### What needs to be done
Quote each of the items below word for word, leaving out the pictures.

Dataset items
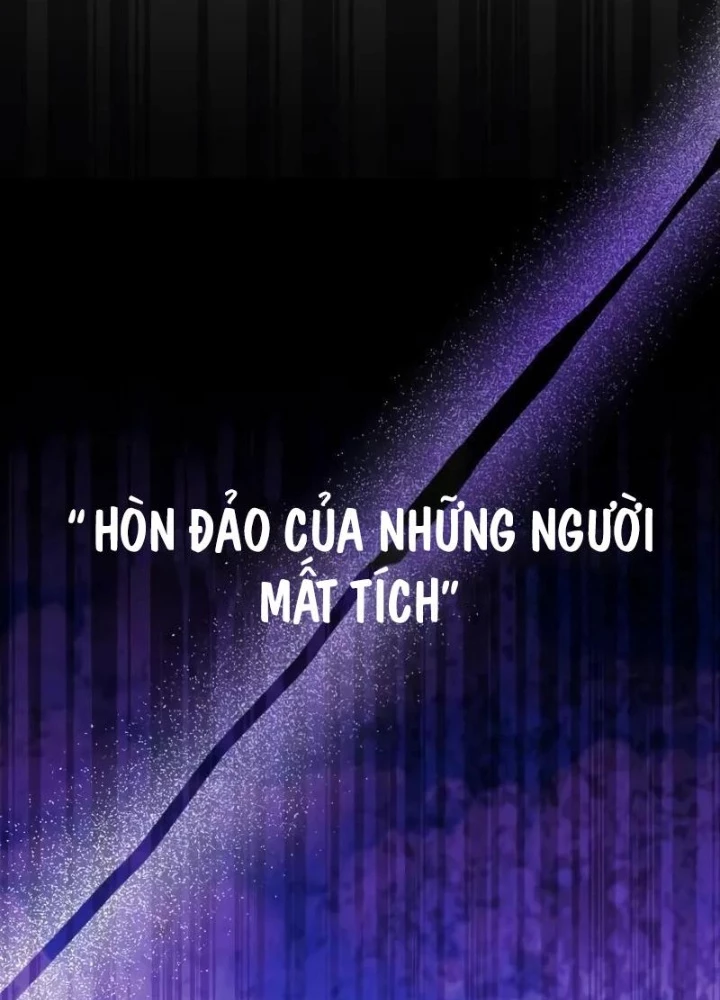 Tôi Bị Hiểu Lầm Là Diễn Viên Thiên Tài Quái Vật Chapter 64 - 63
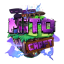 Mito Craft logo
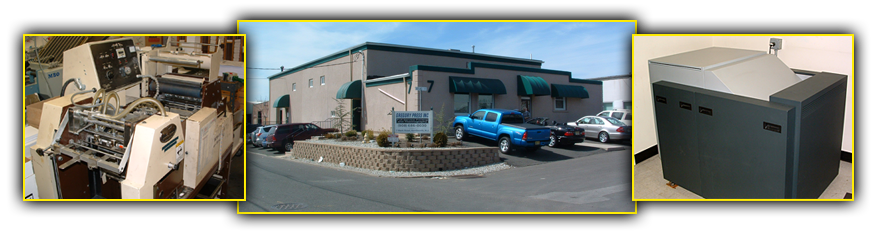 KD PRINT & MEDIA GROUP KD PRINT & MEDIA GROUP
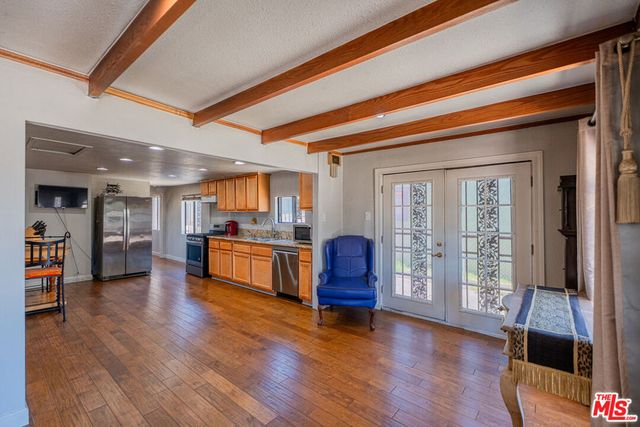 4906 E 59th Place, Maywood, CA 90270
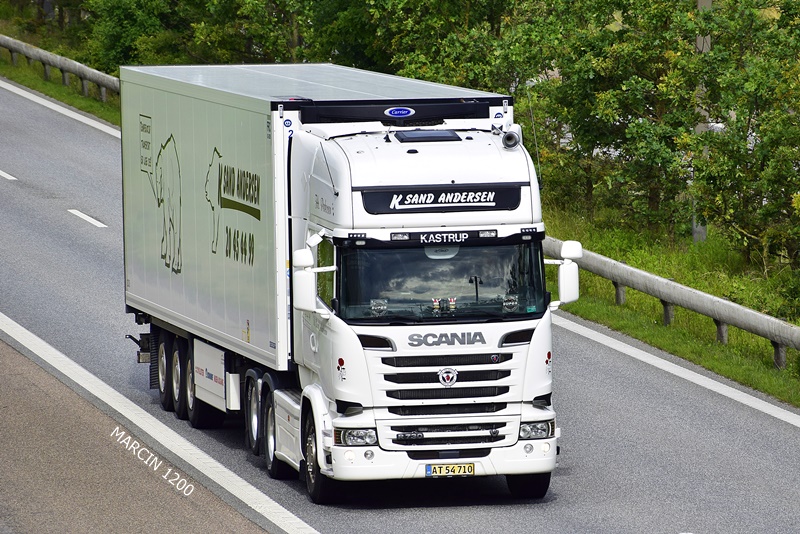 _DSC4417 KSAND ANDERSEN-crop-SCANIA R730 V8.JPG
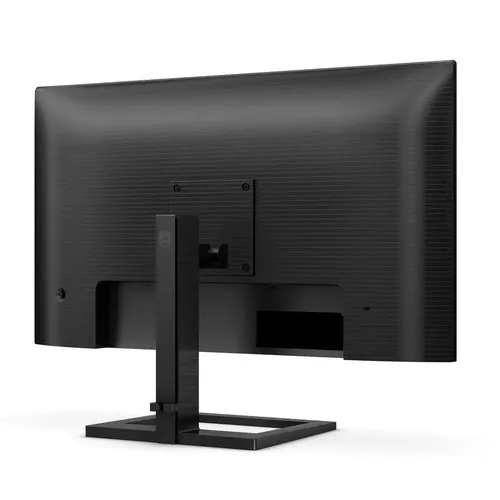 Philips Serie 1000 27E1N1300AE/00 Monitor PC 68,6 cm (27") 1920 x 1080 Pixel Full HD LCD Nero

### Answer box
 Tôi Bị Hiểu Lầm Là Diễn Viên Thiên Tài Quái Vật Chapter 64 - 63
 Mito Craft logo
 KD PRINT & MEDIA GROUP KD PRINT & MEDIA GROUP
 4906 E 59th Place, Maywood, CA 90270
 _DSC4417 KSAND ANDERSEN-crop-SCANIA R730 V8.JPG
 Philips Serie 1000 27E1N1300AE/00 Monitor PC 68,6 cm (27") 1920 x 1080 Pixel Full HD LCD Nero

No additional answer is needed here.